Une démocratie solide ne nie pas les émotions : elle les éduque, les canalise et les oriente vers le bien commun.
Lorsque ce travail fait défaut :
- les émotions supplantent les institutions,
- le ressentiment remplace le débat,
- la force émotionnelle l’emporte sur l’argumentation.
Le mal ne surgit alors pas brutalement, mais s’installe progressivement, dans une lente dégradation du climat moral collectif.
4. Dérives contemporaines : quand les émotions font système
Les analyses de Nussbaum trouvent une résonance troublante dans de nombreuses situations actuelles.
a) La peur comme levier politique
La peur alimente aujourd’hui :
- les politiques de repli,
- la stigmatisation,
- l’acceptation progressive de restrictions aux droits fondamentaux.
Lorsqu’elle n’est plus interrogée, elle légitime l’exclusion au nom de la protection.
b) La culture de l’indignation permanente
L’espace public est marqué par une inflation de la colère morale : scandales continus, dénonciations publiques, logique du pilori.
Cette indignation procure un sentiment d’agir justement, mais produit souvent :
- des jugements expéditifs,
- une perte de nuance,
- une confusion entre justice et punition.
Comme l’anticipait Nussbaum, la colère tournée vers la vengeance soulage, mais ne transforme ni les individus ni les institutions.
c) Le rôle amplificateur des réseaux sociaux
Les réseaux sociaux fonctionnent comme :
- des accélérateurs émotionnels,
- des réducteurs de complexité,
- des machines à polarisation.
Ils favorisent la réaction immédiate, l’expression impulsive et la déresponsabilisation morale.

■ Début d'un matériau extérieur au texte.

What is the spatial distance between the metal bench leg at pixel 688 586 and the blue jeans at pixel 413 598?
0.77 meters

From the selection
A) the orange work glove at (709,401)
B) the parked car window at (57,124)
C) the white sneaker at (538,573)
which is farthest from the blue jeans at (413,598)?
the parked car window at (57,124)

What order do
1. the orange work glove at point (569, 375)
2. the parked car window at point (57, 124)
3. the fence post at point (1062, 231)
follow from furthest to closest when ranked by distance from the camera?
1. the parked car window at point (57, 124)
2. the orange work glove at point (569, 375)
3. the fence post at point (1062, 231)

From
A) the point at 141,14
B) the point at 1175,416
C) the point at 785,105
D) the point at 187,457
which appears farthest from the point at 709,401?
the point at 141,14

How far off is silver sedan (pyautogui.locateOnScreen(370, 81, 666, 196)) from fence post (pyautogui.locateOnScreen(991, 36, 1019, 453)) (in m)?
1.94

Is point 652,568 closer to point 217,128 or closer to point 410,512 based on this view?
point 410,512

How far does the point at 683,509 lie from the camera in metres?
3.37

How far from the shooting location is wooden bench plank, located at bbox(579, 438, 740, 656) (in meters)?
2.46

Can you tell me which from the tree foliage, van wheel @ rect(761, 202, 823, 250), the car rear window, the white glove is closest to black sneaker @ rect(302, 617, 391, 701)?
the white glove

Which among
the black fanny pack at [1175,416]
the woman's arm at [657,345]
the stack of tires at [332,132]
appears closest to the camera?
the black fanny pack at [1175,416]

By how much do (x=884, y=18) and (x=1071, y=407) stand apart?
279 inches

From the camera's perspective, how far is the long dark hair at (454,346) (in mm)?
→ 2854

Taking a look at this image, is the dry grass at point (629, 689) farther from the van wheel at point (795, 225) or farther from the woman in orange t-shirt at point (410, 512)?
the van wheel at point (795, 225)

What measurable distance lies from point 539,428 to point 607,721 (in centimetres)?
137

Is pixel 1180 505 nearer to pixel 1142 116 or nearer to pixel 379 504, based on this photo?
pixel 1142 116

Les algorithmes enferment dans des bulles émotionnelles qui nourrissent des visions du monde antagonistes.
Des émotions collectives se construisent ainsi sans être travaillées par la raison démocratique.
5. Résister au mal : une tâche éthique et politique
Pour Nussbaum, la réponse ne réside ni dans la répression des émotions, ni dans leur exaltation naïve. Elle appelle à :
- une éducation émotionnelle,
- une responsabilité sans haine,
- une justice tournée vers la transformation et l’avenir.
Résister au mal, ce n’est pas seulement dénoncer des actes extrêmes.
C’est refuser que la peur, la honte, le dégoût ou la vengeance deviennent des boussoles morales.
C’est apprendre à faire de nos émotions non des maîtres, mais des interlocuteurs du jugement.
Conclusion
Martha Nussbaum nous rappelle que le mal ne s’impose pas toujours par la violence visible. Il progresse souvent lorsque :
- certaines émotions deviennent intouchables,
- leur examen critique est abandonné,
- la société les érige en boussole morale.
Le mal ne surgit pas dans le fracas ; il s’installe dans ce que l’on cesse de questionner.
Résister aujourd’hui, c’est refuser que la peur, la honte, le dégoût et la vengeance gouvernent nos comportements individuels et collectifs.
C’est réapprendre à faire de nos émotions non des souveraines, mais des alliées éclairées de notre responsabilité humaine.